Note: these instructions have been modified on 28/08/2019

Preamble

The due date for this assignment is 29 August 2019 17:00 5 September 2019 17:00, Eastern

Australia Standard Time (extended from 29/08) 19 September 2019 17:00 Eastern Australia

Standard Time, together with part 2.

This project is worth 5% of the overall mark for INFS7410. A detailed marking sheet for this

assignment is provided at the end of this document.

We recommend that you make an early start on this assignment, and proceed by steps. There are

a number of activities you make already tackle, including setting up the pipeline, manipulating

the queries, implement some retrieval functions and perform evaluation and analysis. There are

some activities you do not know yet how to perform, in particular the implementation of the rank

fusion algorithms: this will be the topic of the week 5 lecture and tutorials.

Aim

Project aim: The aim of this project is to implement a number of information retrieval methods,

evaluate them and compare them in the context of a real use-case.

Project Part 1 aim

The aim of part 1 is to:

setup the evaluation infrastructure, including collection and index, topics, qrels

implement common information retrieval baselines

implement ranking fusion methods

evaluate, compare and analyse baseline and ranking fusion methods

The Information Retrieval Task: Ranking of studies for

Systematic Reviews

In this project we will consider the problem of ranking research studies identified as part of a

systematic review. Systematic reviews are a widely used method to provide an overview of the

current scientific consensus, by bringing together multiple studies in a reliable, transparent way.

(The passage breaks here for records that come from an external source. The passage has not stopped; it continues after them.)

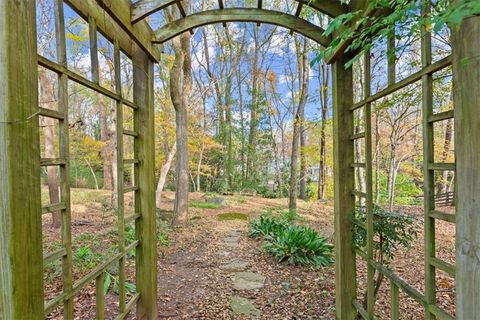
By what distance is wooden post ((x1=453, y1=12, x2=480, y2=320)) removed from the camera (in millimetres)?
893

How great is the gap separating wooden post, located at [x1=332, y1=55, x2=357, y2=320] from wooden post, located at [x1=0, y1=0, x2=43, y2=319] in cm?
206

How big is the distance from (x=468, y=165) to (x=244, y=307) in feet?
8.96

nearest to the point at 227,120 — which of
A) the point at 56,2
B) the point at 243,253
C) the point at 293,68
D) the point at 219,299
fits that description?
the point at 293,68

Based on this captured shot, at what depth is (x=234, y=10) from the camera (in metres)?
2.48

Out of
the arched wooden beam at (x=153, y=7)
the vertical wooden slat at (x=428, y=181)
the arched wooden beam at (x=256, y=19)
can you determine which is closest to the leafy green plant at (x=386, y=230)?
the vertical wooden slat at (x=428, y=181)

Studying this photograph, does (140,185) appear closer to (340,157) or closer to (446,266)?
(340,157)

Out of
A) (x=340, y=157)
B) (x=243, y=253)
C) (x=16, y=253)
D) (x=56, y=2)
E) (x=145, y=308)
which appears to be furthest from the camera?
(x=243, y=253)

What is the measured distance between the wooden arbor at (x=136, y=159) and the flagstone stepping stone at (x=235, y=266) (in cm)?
188

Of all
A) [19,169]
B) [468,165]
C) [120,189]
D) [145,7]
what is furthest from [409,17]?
[120,189]

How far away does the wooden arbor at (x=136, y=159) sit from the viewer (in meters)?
0.93

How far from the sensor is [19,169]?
3.29 feet

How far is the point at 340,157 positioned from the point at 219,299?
206 cm

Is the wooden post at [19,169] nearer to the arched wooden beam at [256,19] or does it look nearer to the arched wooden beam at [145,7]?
the arched wooden beam at [145,7]

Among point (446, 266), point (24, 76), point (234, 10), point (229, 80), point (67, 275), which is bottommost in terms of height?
point (67, 275)
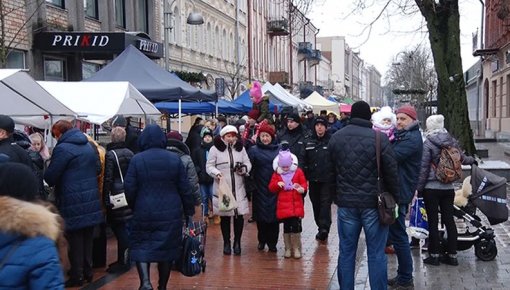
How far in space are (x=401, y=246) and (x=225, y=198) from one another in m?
2.60

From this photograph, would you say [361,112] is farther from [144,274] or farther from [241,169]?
[241,169]

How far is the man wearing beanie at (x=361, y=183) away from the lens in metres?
5.79

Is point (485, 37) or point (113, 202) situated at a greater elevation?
point (485, 37)

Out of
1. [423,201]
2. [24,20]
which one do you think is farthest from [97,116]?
[24,20]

We will use the CLEF 2017 and 2018 eHealth TAR (task 2) collections. In CLEF TAR 2017, the task

we consider is referred to as subtask 1 (and is the only task); in CLEF TAR 2018, the task we

consider is referred to as subtask 2. We provide the CLEF 2017 and 2018 TAR task overview

papers in the assignment folder in blackboard for your reference. These contain details about the

topics, the collection, the task, etc. These details are not necessary to complete the assignment,

but nevertheless you may want to know more about this task, its importance, approaches that

have been tried, and so on.

The task consists of, given as the starting point the results of the Boolean search created by the

researchers undertaking a systematic review, ranking the set of the provided documents (they are

PMID - pubmed ID - in the files provided; for each PMID there is an associated title and abstract).

The goal is to produce an ordering of the documents such that all the relevant documents are

retrieved above the irrelevant ones. This is to be achieved through automatic methods that rank

all abstracts, with the goal of retrieving relevant documents as early in the ranking as possible.

There are two datasets to consider in this project. The CLEF 2017 TAR dataset; and the CLEF 2018

TAR dataset. Each dataset consists of material for training, and. material for testing the developed

information retrieval methods.

What we provide you with

We provide:

for each dataset, a list of topics to be used for training. Each topic is organised into a file.

Each topic contains a title and a Boolean query.

for each dataset, a list of topics to be used for testing. Each topic is organised into a file. Each

topic contains a title and a Boolean query.

each topic file (both those for training and those for testing), includes a list of retrieved

documents in the form of their PMIDs: these are the documents that you have to rank. Take

note: you do not need to perform the retrieval from scratch (i.e. execute the query against

the whole index); instead you need to rank (order) the provided documents.

for each dataset, and for each train and test partition, a qrels file, containing relevance

assessments for the documents to be ranked. This is to be used for evaluation.

for each dataset, and for test partitions, a set of runs from retrieval systems that

participated to CLEF 2017/2018 to be considered for fusion.

a Terrier index of the entire Pubmed collection. This index has been produced using the

Terrier stopword list and Porter stemmer.

a Java Maven project that contains the Terrier dependencies and a skeleton code to give you

a start. NOTE: Tip #1 provides you with a restructured skeleton code to make the processing

of queries more efficient.

a template for your project report.

What you need to produce

You need to produce:

correct implementations of the methods required by this project specifications

correct evaluation, analysis and comparison of the evaluated methods, written up into a

report following the provided template

a project report that, following the provided template, details: an explanation of the retrieval

methods used, an explanation of the evaluation settings followed, the evaluation of results

(as described above), inclusive of analysis, a discussion of the findings.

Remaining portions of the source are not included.